Praticamente in tutti i Paesi e le diocesi i chierici pedofili sono stati indagati, alcuni in modo drammatico, come in Cile, che ha portato alle dimissioni di gran parte dell'episcopato. Non meno drammatica fu l'inchiesta in Germania, che coinvolse papa Benedetto XVI, all'epoca cardinale-arcivescovo di Monaco. Ha dovuto ammettere davanti a un tribunale civile di essere stato indulgente nei confronti di un prete pedofilo, semplicemente trasferendolo in un'altra parrocchia.
La cosa grave degli abusi sessuali da parte del clero è la profonda scissione che crea nelle menti delle vittime. Per sua natura, un ecclesiastico è circondato dal rispetto per essere un portatore del sacro e, alla fine, visto come un rappresentante di Dio. Attraverso l'abuso criminale, il percorso della vittima verso Dio viene spezzato spiritualmente. Come può pensare e amare un Dio il cui rappresentante commette questi delitti? Questo danno spirituale, oltre a quello psicologico, è poco enfatizzato nelle analisi che sono state fatte e si stanno ancora facendo.

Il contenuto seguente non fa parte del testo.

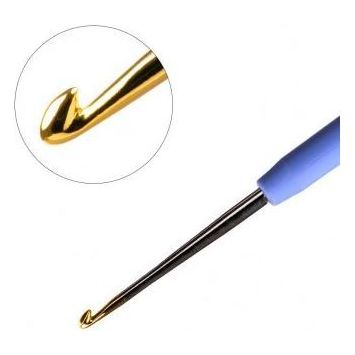 Aguja de Ganchillo ETIMO de acero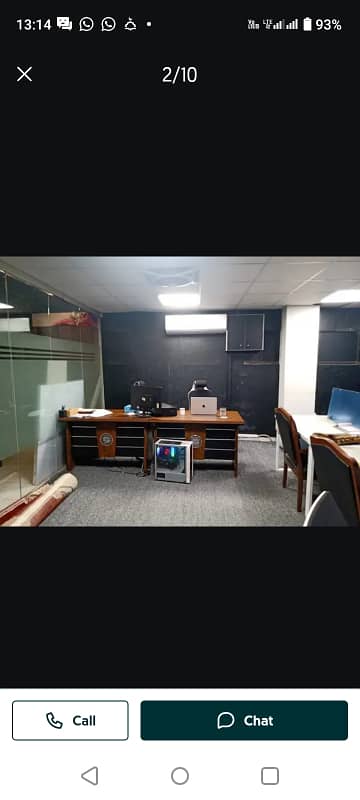 Available for Rent shop size (1100 square feet+ 1st floor 1100 square feet) / Portion/ independent House commercial use Location Gulshan Iqbal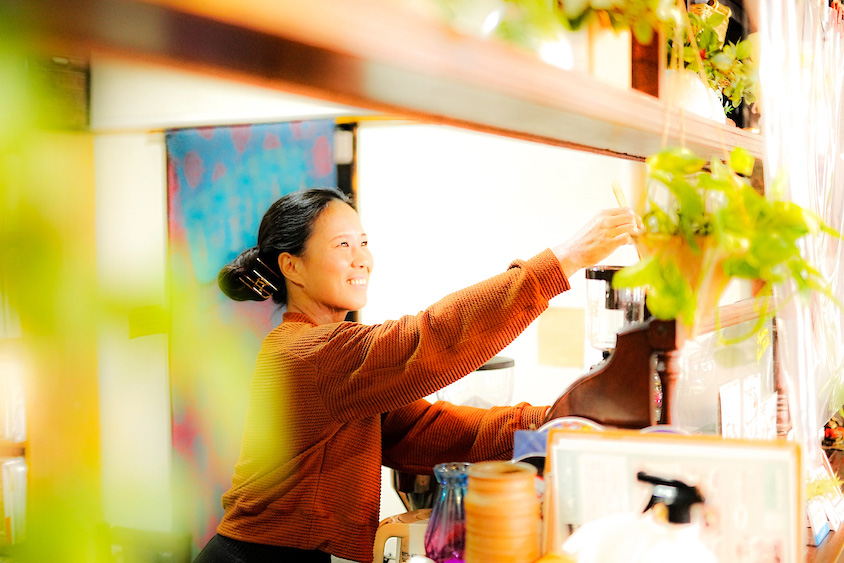 「THE SPOT」での清水さん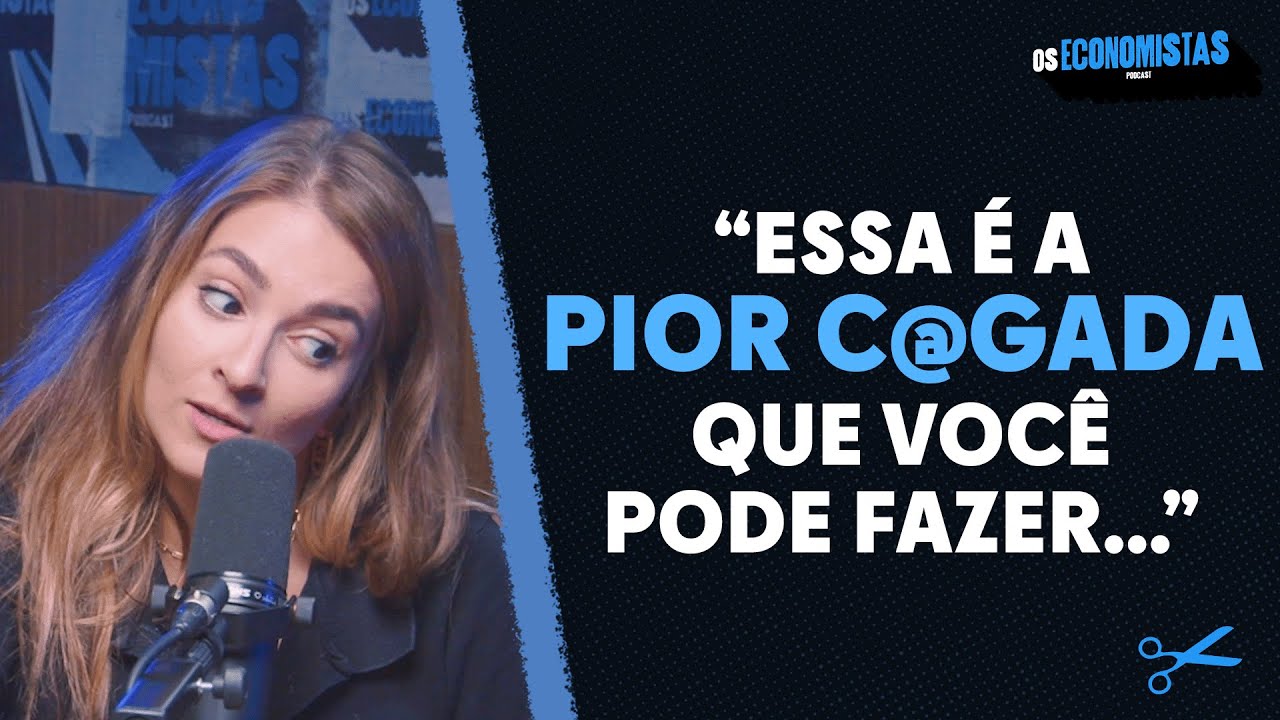 LOUISE BARSI REVELA MAIORES ERROS NA BOLSA (e como evitá-los) | Os Economistas 46
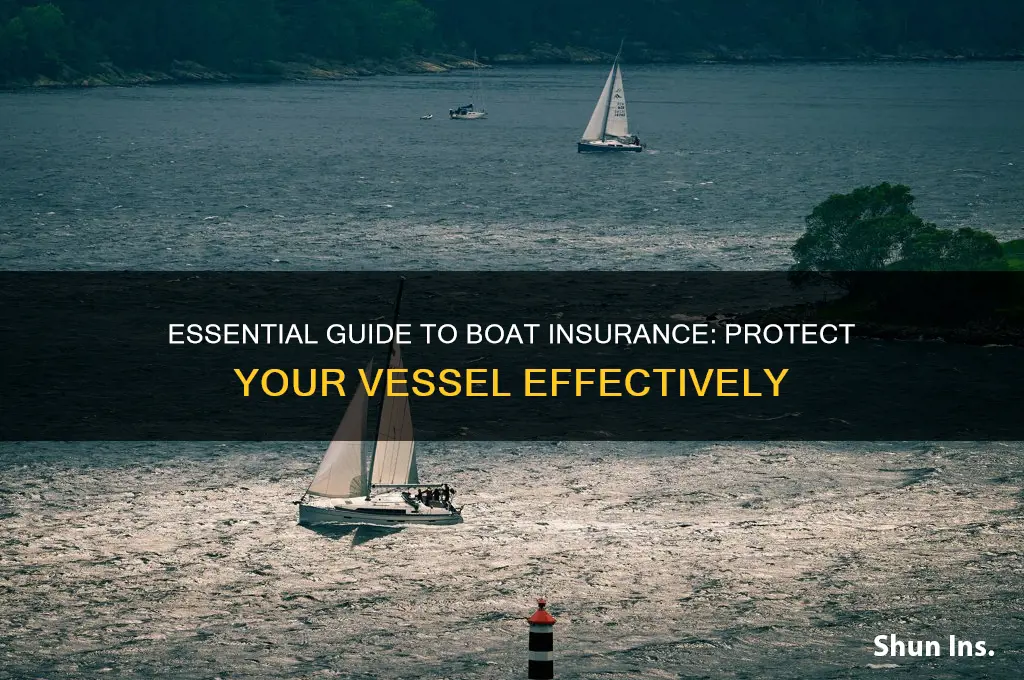 how to insure a boat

Ci sono milioni e milioni di persone in tutto il mondo, vittime di discriminazione, disprezzo, odio e persino morte a causa del colore della loro pelle, perché hanno un credo o un'ideologia politica diversa, un'altra opzione sessuale o semplicemente perché sono poveri. Sapendo che sono stati i Paesi europei, cristianizzati, a fare più vittime, con l'Inquisizione, con guerre che hanno fatto 100 milioni di morti. Erano loro che commerciavano con persone sradicate dall'Africa e vendute come schiave nelle Americhe e altrove. Loro, con il fuoco e il ferro, hanno introdotto il colonialismo, il capitalismo predatore, l'uso sistematico della violenza per imporre al mondo i loro cosiddetti valori cristiani.
Dal giusto Abele all'ultimo eletto, fino al giudizio finale, le vittime avranno il diritto di gridare contro le ingiustizie che sono state loro inflitte. Nel linguaggio di una vittima indigena del XVI secolo, riferendosi ai brutali colonizzatori: “erano l'anticristo sulla terra, la tigre dei popoli, il pollone dell'indiano”. Verrà un giorno in cui tutta la verità verrà alla luce, anche se attualmente, secondo le parole di San Paolo, “la verità è prigioniera dell'ingiustizia” (Romani 1,18:XNUMX). Ma la verità, non la violenza che fa vittime, scriverà l'ultima parola nel libro della storia.
*Leonardo Boff È teologo, filosofo e scrittore. Autore, tra gli altri libri, di Teologia della prigionia e della liberazioneVoci).